I've also been told I have little tact, so if this offends you simply ride on.

Sunday, November 28, 2021

The Dipshit

 Yesterday was another slow jog at work.  This is not the time of year for people to think of installing new floors.  They brought in Chik-fil-a sandwiches for lunch, or as one of my fellow associates called them 'Jesus chicken.'  I wouldn't pay for it, but I'm not going to turn down free food, either.

Thanks to an hour on the treadmill before I left for work, I had in over 13,000 steps yesterday.  When I do that, my back is good for the day, it's not until I early in the evening that it begins to get achy.  I figure I must be doing something right.  I'd like to be able to go to my Pain Management appointment and tell them they took too long, that I healed myself.

We also had a dusting of snow last night, barely enough to cover the windshield of my car.  If this year plays out the same as the last two years, the only snow we're going to get will be in December.
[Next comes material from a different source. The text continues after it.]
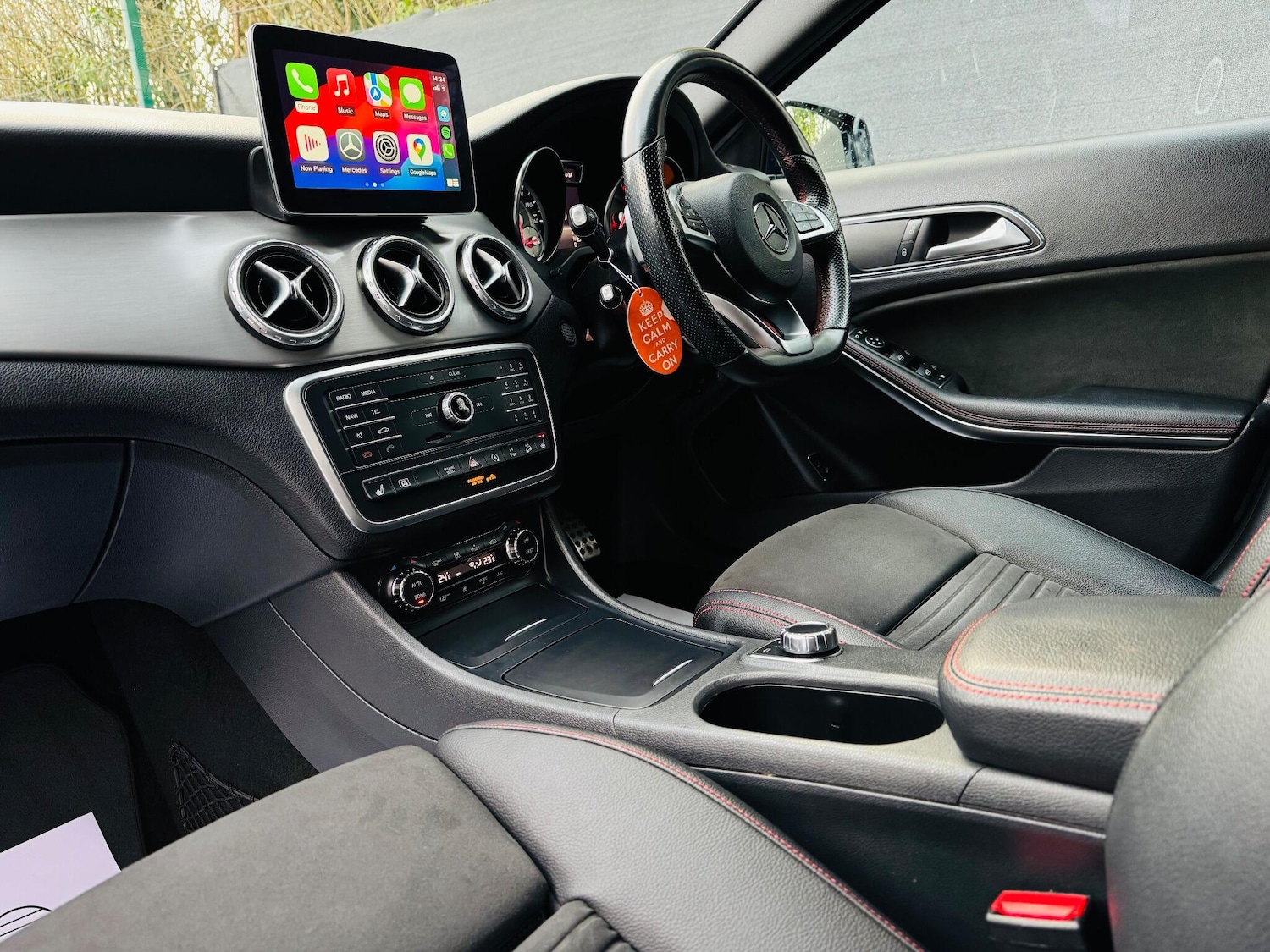 Used Mercedes-Benz GLA 2016 for sale - 77143718: Photo 31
So, we have this dipshit working in our plumbing department.  There is no connection between the word plumbing and dipshit, in case you're wondering, though, at your own discretion, you can replace dipshit with conservative since they're the same thing in this case.  He was going on and on about Kenosha, the 2nd amendment, and how there needed to be a god because we needed a creator to start everything.  It got to the point where I started telling him to go away.  "Go back to your own department," I told him several times, and that his opinions weren't wanted.  And that dipshit thought I was joking.

Oh, and in case you're a little confused by the articles in the news, Omicron is already here.  Now, isn't that ominous?  Oh, and the dipshit?  He's not concerned because he believes Omicron is bullshit.
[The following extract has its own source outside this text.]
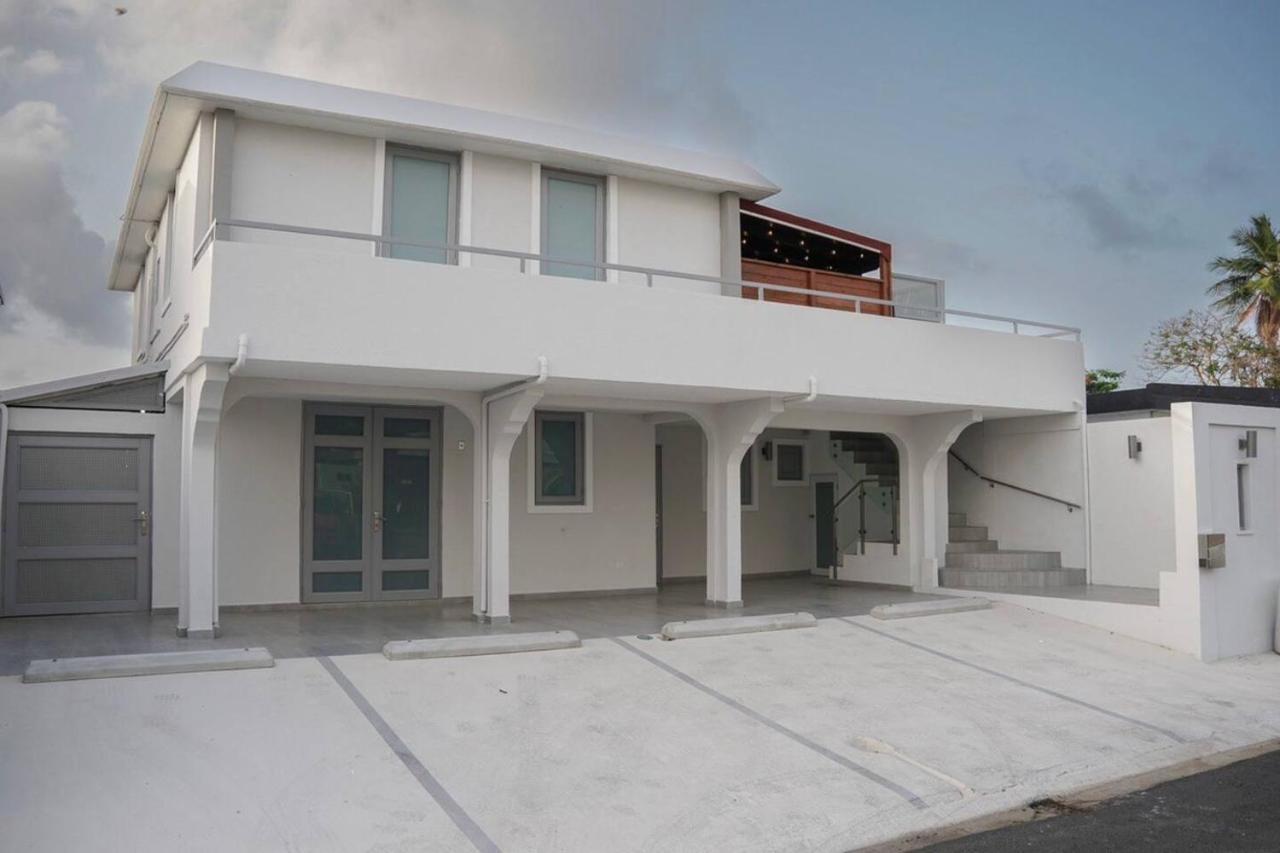 North Breeze Guest House 2 トア・バハ エクステリア 写真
  1. God will protect him from the virus until he gets it and then he'll demand free healthcare.

  2. I could and never will understand the allure of Chick-fil-a. My mother and I were over pass Hampden Commons and it had to extremely long lines for it's drive thru all the way around the building and pouring out into the parking lot, grid locking the whole thing so no one could move anywhere. It's chicken people

    I ate at one once. The people scare me there. They are way to smiley, happy and Stepford-ish.

    1. As an associate said yesterday, what them jump for Jesus chicken.